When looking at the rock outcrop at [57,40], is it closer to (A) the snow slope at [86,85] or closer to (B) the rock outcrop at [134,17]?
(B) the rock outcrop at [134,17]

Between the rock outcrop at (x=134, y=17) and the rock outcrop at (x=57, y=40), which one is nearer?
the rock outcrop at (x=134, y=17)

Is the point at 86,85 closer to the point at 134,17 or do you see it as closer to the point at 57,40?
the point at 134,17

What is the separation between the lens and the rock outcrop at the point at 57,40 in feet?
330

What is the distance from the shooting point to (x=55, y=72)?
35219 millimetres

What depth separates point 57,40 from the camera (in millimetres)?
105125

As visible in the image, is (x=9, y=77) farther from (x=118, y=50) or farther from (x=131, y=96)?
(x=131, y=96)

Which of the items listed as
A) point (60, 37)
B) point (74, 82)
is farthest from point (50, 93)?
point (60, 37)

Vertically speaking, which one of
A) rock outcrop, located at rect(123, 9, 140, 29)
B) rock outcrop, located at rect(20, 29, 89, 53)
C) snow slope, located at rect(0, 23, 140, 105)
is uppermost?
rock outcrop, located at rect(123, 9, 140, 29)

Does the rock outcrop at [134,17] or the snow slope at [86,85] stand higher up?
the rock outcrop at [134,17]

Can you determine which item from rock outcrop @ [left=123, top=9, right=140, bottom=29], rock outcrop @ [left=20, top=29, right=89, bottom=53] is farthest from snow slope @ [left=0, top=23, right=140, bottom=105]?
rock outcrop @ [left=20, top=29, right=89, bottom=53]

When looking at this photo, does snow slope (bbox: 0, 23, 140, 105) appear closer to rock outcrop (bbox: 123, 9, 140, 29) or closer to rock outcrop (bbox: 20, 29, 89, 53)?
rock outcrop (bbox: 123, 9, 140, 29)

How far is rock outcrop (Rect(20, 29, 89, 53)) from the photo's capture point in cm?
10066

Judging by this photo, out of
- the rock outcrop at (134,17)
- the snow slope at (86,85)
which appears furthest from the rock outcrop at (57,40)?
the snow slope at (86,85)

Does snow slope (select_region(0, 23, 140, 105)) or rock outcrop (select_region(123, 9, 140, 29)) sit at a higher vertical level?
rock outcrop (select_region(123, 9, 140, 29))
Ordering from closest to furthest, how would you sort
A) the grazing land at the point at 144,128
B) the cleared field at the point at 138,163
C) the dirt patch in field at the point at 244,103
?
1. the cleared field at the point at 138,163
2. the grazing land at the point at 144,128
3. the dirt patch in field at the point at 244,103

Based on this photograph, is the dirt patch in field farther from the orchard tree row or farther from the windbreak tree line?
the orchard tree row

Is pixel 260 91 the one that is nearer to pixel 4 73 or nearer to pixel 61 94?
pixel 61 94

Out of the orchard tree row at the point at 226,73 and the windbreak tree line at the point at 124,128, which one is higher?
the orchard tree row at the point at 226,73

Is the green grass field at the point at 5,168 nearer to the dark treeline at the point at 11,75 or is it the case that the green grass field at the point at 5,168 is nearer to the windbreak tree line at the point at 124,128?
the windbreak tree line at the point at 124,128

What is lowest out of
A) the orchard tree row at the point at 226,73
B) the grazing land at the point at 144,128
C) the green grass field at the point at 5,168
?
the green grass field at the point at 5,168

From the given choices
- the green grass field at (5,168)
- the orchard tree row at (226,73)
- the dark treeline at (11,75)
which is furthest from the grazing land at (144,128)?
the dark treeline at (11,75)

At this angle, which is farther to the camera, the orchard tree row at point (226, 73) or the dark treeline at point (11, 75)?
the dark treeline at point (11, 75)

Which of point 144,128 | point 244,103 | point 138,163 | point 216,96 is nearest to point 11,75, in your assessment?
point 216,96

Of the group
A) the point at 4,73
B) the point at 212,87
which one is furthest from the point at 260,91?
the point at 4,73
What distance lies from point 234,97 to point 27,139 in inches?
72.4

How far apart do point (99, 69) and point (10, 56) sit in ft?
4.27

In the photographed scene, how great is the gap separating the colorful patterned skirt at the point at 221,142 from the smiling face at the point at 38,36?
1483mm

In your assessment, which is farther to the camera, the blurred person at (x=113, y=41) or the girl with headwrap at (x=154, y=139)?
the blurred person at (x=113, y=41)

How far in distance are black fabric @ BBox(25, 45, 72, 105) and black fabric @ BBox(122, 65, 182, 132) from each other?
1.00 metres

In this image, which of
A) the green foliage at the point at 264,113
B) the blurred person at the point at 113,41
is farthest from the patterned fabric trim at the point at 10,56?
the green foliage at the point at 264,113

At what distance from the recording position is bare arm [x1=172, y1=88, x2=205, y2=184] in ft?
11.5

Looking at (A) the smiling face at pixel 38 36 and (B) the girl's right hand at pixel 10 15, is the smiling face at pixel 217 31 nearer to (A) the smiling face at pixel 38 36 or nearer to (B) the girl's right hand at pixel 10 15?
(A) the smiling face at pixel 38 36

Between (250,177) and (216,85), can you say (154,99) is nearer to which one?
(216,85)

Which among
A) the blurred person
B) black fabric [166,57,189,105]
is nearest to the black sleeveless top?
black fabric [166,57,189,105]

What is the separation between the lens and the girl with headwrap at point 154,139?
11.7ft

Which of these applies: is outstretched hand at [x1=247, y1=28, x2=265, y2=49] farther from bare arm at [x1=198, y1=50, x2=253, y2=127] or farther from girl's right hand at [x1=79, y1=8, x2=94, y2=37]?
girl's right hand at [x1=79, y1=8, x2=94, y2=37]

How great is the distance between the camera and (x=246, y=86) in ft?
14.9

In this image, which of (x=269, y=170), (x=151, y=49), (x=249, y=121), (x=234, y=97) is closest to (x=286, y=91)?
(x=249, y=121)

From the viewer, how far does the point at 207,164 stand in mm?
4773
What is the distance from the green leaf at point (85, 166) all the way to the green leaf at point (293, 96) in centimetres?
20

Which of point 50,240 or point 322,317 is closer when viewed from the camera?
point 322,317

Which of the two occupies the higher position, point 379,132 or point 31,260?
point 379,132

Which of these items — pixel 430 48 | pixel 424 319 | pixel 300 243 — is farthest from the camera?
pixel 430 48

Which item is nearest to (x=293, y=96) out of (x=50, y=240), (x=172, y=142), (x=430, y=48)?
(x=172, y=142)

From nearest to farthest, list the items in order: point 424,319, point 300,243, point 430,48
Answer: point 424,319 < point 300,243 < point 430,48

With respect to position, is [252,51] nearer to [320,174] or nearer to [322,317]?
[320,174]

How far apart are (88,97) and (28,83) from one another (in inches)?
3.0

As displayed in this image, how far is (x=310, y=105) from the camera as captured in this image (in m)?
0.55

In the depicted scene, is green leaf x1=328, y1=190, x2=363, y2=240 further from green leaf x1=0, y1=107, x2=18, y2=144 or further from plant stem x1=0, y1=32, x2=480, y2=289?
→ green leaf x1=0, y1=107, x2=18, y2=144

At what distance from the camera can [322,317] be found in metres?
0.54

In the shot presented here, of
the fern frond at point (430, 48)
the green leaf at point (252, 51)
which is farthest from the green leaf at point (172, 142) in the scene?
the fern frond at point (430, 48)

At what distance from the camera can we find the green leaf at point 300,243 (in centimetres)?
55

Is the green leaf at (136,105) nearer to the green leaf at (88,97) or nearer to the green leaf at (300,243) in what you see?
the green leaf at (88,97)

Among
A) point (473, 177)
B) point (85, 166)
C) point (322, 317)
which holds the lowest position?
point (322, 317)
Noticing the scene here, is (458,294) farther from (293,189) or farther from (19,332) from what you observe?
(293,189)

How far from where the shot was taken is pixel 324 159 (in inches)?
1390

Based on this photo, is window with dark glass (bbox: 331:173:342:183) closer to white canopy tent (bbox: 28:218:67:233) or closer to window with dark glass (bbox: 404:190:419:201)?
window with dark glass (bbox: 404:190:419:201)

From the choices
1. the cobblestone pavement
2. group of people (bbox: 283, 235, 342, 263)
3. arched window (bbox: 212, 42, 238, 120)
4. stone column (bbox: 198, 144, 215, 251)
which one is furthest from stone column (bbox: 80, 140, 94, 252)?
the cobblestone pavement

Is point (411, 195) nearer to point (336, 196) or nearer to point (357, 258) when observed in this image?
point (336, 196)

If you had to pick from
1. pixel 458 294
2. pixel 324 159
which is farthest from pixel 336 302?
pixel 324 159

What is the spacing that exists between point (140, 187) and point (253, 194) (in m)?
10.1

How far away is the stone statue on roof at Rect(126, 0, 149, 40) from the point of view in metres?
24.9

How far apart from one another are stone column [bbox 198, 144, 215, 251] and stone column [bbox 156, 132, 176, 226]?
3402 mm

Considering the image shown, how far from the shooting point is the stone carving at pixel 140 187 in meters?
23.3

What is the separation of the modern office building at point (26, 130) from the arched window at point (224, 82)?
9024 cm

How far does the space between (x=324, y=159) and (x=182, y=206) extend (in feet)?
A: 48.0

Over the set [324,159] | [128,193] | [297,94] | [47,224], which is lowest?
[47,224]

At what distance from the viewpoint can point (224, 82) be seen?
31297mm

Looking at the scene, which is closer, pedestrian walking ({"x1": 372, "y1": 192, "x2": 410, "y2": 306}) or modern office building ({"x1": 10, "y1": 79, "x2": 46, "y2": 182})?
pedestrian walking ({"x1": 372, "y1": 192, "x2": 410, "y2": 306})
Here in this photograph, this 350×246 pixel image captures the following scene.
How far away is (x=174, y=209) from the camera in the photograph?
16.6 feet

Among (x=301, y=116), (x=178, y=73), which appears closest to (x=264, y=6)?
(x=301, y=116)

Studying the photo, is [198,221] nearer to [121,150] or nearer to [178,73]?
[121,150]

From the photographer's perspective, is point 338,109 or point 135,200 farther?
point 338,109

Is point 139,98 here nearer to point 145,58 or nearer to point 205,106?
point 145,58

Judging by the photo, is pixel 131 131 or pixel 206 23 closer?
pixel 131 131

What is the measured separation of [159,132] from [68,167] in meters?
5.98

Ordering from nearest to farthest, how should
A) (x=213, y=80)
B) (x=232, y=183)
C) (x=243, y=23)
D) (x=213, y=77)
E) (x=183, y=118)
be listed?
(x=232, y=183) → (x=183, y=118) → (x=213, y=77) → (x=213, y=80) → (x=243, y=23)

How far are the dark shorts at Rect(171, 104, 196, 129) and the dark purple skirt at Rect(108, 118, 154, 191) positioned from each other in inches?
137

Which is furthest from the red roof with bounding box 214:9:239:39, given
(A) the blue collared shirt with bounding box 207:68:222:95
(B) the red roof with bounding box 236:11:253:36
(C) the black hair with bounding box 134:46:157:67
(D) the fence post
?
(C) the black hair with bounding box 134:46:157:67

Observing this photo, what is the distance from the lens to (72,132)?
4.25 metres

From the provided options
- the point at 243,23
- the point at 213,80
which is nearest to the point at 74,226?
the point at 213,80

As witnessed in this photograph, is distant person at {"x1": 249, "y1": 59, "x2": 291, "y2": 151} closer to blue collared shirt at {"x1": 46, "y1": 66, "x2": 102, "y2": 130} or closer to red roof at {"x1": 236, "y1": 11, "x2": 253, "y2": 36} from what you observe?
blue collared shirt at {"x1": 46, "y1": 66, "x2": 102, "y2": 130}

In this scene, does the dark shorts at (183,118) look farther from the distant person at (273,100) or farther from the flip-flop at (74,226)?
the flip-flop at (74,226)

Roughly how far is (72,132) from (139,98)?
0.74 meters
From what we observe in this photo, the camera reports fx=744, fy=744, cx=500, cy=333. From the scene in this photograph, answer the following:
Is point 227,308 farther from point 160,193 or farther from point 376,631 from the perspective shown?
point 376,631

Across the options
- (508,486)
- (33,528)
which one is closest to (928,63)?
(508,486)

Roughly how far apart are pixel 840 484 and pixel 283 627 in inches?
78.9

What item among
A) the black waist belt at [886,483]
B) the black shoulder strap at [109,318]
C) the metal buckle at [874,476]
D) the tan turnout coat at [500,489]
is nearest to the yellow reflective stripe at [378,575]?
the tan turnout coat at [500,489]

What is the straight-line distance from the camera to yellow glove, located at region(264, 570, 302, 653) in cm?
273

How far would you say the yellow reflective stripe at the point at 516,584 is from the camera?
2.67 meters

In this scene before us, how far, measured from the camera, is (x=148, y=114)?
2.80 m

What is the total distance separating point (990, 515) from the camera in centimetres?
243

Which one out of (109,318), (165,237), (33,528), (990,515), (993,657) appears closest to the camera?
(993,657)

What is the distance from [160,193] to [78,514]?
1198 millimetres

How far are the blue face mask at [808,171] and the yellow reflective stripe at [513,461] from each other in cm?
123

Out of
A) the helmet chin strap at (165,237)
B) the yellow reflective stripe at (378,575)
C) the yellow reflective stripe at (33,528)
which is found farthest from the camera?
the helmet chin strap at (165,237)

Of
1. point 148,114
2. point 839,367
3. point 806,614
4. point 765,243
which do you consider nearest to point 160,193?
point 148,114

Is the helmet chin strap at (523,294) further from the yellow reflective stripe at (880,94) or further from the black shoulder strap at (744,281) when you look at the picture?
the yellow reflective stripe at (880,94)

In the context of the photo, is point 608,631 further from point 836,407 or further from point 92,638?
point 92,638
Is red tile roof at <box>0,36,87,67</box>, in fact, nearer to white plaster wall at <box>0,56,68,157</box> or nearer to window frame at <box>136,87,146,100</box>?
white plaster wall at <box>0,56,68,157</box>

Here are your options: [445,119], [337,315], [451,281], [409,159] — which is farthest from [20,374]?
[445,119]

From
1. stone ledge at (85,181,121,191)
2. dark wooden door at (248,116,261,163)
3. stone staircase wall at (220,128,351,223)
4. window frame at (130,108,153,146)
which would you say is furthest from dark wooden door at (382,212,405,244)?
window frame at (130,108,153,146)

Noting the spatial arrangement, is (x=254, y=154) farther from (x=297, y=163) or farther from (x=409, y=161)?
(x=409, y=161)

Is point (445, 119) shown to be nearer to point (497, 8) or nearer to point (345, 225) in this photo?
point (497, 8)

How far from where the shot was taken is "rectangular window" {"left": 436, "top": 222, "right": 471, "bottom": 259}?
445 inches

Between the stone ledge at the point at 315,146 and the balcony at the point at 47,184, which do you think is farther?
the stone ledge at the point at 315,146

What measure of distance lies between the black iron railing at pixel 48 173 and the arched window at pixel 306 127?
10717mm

━━━━━━━━━━━━━━━━━━━━━━━━━━━━━━

Work required =
Render the data from its start through the line containing "35219 millimetres" as a two-column CSV with the columns input and output, one row for each pair. Put each value in a single quoted field, replacing any line breaks with spaces.

Written answer =
input,output
"When looking at the rock outcrop at [57,40], is it closer to (A) the snow slope at [86,85] or closer to (B) the rock outcrop at [134,17]?","(B) the rock outcrop at [134,17]"
"Between the rock outcrop at (x=134, y=17) and the rock outcrop at (x=57, y=40), which one is nearer?","the rock outcrop at (x=134, y=17)"
"Is the point at 86,85 closer to the point at 134,17 or do you see it as closer to the point at 57,40?","the point at 134,17"
"What is the separation between the lens and the rock outcrop at the point at 57,40 in feet?","330"
"What is the distance from the shooting point to (x=55, y=72)?","35219 millimetres"